Source text
# Happy Birthday Pretty Ghoul! :>



## Fangs (Jun 6, 2006)

Happy Birthday Pretty Ghoul.. :> Hope you have a Vonderful day and that you get lots of money for Halloween props! :>:jol:


----------



## DeadSpider (Feb 3, 2006)

Happy Birthday Pretty Ghoul!!!!


----------



## slimy (Jul 12, 2006)

Have a happy pretty birthday.


----------



## NickG (Sep 12, 2006)

Have a pretty happy birthday.


----------



## scareme (Aug 29, 2006)

Happy Birthday to you!
Happy Birthday to you!
Happy Birthday to YouHoo!
Happy Birthday to You!


----------



## Zombie-F (Apr 12, 2004)

Have a Happy, Haunted birthday.


----------



## Vlad (Aug 2, 2005)

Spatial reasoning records
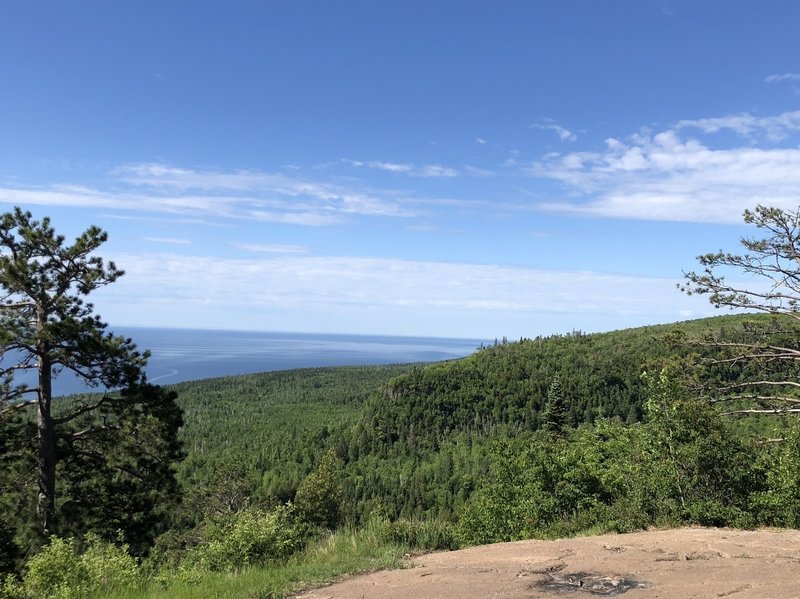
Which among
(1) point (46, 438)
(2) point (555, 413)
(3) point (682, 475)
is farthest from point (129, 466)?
(2) point (555, 413)

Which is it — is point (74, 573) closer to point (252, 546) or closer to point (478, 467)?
point (252, 546)

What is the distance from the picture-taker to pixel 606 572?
6641mm

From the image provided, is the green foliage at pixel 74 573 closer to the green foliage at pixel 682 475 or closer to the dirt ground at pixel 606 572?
the dirt ground at pixel 606 572

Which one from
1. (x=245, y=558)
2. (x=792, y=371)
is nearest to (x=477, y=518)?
(x=792, y=371)

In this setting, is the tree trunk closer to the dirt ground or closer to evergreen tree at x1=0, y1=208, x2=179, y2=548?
evergreen tree at x1=0, y1=208, x2=179, y2=548

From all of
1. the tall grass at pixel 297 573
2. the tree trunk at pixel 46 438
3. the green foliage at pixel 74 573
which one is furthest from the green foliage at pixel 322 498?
the tall grass at pixel 297 573

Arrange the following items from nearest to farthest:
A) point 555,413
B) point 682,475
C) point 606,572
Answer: point 606,572 < point 682,475 < point 555,413

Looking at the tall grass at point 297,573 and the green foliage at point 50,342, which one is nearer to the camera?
the tall grass at point 297,573

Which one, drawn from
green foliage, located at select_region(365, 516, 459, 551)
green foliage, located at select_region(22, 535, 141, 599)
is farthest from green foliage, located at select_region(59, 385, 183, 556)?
green foliage, located at select_region(365, 516, 459, 551)

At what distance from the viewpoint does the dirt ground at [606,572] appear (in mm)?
5789

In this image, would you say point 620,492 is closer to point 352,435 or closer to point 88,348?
point 88,348

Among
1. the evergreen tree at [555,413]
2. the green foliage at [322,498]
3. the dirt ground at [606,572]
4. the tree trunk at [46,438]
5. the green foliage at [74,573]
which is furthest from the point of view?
the green foliage at [322,498]

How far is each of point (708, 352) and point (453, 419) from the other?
453ft

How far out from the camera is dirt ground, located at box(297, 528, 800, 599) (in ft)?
19.0
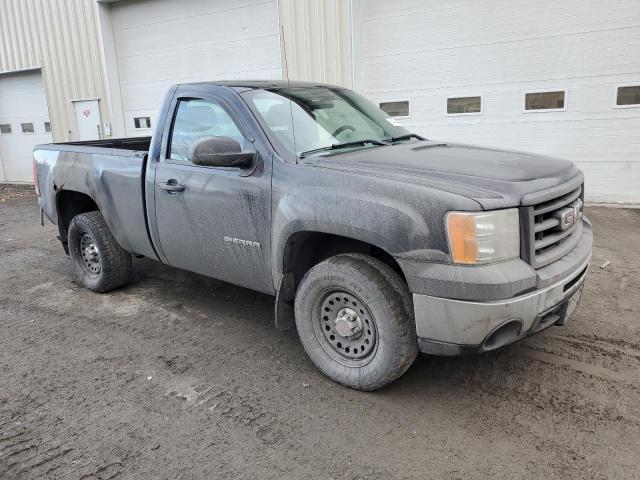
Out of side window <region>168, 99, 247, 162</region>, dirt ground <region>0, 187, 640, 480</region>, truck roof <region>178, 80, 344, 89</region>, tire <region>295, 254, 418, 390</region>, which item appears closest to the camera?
dirt ground <region>0, 187, 640, 480</region>

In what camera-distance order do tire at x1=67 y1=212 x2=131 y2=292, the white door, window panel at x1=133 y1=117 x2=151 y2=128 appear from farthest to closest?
the white door → window panel at x1=133 y1=117 x2=151 y2=128 → tire at x1=67 y1=212 x2=131 y2=292

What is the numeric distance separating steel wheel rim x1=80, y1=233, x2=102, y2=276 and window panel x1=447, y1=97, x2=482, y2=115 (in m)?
5.88

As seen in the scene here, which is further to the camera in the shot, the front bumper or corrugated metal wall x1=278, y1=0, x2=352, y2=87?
corrugated metal wall x1=278, y1=0, x2=352, y2=87

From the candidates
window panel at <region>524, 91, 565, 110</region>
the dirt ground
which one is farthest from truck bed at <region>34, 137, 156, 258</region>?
window panel at <region>524, 91, 565, 110</region>

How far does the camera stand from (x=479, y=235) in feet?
8.63

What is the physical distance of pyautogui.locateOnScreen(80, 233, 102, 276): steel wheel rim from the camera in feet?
17.2

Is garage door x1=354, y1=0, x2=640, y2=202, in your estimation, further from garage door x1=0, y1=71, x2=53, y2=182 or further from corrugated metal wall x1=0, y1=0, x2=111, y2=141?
garage door x1=0, y1=71, x2=53, y2=182

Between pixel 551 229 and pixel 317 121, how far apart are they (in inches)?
68.7

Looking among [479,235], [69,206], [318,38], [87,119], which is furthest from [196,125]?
[87,119]

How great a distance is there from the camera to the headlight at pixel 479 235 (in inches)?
103

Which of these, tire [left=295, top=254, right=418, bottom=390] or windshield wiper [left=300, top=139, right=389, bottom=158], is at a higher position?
windshield wiper [left=300, top=139, right=389, bottom=158]

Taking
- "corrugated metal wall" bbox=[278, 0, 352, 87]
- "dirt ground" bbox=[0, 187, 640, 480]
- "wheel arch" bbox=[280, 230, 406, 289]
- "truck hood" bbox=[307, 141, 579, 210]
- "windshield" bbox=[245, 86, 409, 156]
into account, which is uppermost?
"corrugated metal wall" bbox=[278, 0, 352, 87]

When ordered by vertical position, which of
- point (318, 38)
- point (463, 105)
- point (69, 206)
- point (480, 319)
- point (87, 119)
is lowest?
point (480, 319)

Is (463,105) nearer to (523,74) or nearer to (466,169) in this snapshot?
(523,74)
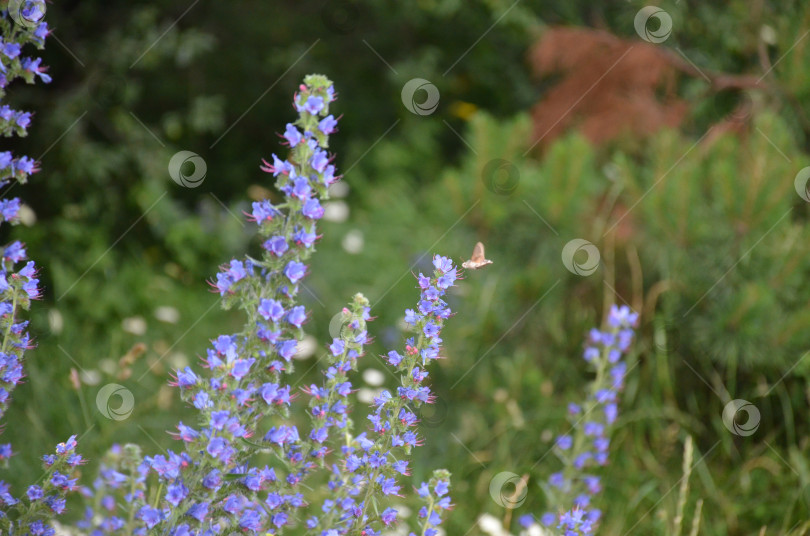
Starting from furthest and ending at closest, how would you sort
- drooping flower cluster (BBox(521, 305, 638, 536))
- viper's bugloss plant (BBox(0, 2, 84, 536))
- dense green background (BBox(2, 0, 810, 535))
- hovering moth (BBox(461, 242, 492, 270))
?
1. dense green background (BBox(2, 0, 810, 535))
2. drooping flower cluster (BBox(521, 305, 638, 536))
3. hovering moth (BBox(461, 242, 492, 270))
4. viper's bugloss plant (BBox(0, 2, 84, 536))

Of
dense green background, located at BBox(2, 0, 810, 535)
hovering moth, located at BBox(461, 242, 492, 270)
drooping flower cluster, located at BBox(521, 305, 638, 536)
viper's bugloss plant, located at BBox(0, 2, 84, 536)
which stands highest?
dense green background, located at BBox(2, 0, 810, 535)

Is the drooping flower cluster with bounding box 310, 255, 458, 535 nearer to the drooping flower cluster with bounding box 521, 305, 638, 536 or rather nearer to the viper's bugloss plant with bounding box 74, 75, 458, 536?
the viper's bugloss plant with bounding box 74, 75, 458, 536

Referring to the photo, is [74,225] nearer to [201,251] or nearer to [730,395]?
[201,251]

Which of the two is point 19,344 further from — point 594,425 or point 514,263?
point 514,263

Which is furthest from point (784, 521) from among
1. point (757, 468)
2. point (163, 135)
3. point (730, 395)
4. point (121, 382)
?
point (163, 135)

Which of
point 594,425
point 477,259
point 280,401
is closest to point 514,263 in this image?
point 594,425

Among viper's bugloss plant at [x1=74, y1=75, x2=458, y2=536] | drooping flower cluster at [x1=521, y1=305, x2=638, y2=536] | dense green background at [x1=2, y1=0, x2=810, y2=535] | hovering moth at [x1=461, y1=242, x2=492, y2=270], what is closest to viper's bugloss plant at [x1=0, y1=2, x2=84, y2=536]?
viper's bugloss plant at [x1=74, y1=75, x2=458, y2=536]

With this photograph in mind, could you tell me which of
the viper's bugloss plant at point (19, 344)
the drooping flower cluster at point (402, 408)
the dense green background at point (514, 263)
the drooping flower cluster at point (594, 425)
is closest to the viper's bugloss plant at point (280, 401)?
the drooping flower cluster at point (402, 408)
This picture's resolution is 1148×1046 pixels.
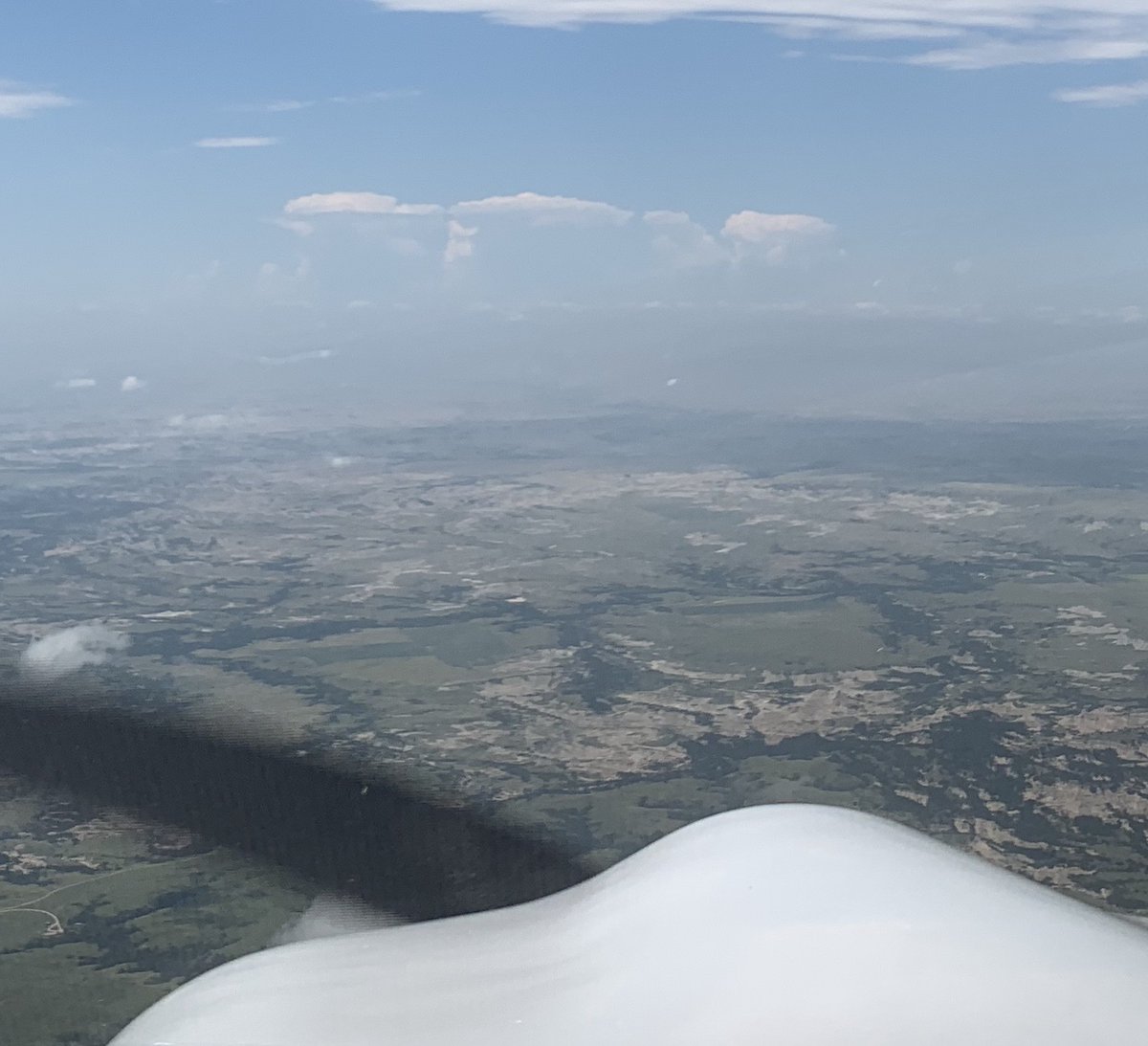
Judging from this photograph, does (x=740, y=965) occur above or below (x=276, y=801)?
above

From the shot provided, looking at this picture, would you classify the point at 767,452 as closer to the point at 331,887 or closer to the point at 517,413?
the point at 517,413

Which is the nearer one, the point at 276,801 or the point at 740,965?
the point at 740,965

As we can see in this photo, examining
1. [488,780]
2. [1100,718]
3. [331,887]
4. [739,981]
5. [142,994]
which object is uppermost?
[739,981]

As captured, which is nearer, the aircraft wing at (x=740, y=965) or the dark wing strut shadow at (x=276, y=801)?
the aircraft wing at (x=740, y=965)

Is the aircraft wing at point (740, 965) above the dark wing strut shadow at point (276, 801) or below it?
above

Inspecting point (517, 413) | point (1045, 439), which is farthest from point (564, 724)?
point (517, 413)

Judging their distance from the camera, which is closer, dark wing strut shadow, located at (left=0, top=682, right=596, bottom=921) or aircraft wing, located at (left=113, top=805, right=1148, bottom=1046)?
aircraft wing, located at (left=113, top=805, right=1148, bottom=1046)

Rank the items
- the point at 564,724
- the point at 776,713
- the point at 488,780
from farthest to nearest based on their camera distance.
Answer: the point at 776,713 → the point at 564,724 → the point at 488,780

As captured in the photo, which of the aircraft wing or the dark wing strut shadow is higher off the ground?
the aircraft wing
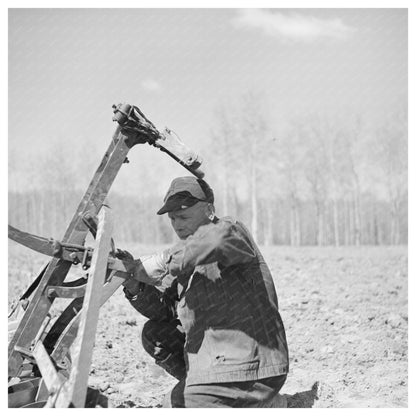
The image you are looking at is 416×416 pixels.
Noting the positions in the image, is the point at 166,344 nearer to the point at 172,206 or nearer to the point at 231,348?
the point at 231,348

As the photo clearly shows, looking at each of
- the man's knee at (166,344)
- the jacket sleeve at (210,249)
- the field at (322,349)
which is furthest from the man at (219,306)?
the field at (322,349)

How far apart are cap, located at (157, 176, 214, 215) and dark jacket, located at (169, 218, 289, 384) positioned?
0.66 feet

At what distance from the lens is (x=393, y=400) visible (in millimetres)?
4102

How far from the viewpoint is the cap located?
2.83 metres

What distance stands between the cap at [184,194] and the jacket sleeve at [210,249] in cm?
31

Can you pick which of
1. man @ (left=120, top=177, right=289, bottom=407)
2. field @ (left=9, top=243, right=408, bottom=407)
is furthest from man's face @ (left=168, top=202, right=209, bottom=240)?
field @ (left=9, top=243, right=408, bottom=407)

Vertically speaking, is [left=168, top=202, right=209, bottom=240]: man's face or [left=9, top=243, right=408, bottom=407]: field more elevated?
[left=168, top=202, right=209, bottom=240]: man's face

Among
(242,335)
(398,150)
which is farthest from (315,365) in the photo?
(398,150)

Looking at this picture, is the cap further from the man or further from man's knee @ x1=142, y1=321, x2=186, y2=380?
man's knee @ x1=142, y1=321, x2=186, y2=380

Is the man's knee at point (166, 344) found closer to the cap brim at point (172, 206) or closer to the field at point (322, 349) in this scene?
the field at point (322, 349)

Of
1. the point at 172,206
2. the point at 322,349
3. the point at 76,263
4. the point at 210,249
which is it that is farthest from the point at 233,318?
the point at 322,349

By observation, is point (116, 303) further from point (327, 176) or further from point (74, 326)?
point (327, 176)

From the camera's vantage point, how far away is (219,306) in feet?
9.04

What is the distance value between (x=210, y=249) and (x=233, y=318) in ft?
1.64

What is asked
Return the entire birthday thread above word for word, from its title to its final line.

Final result
# Happy Birthday Pretty Ghoul! :>



## Fangs (Jun 6, 2006)

Happy Birthday Pretty Ghoul.. :> Hope you have a Vonderful day and that you get lots of money for Halloween props! :>:jol:


----------



## DeadSpider (Feb 3, 2006)

Happy Birthday Pretty Ghoul!!!!


----------



## slimy (Jul 12, 2006)

Have a happy pretty birthday.


----------



## NickG (Sep 12, 2006)

Have a pretty happy birthday.


----------



## scareme (Aug 29, 2006)

Happy Birthday to you!
Happy Birthday to you!
Happy Birthday to YouHoo!
Happy Birthday to You!


----------



## Zombie-F (Apr 12, 2004)

Have a Happy, Haunted birthday.


----------



## Vlad (Aug 2, 2005)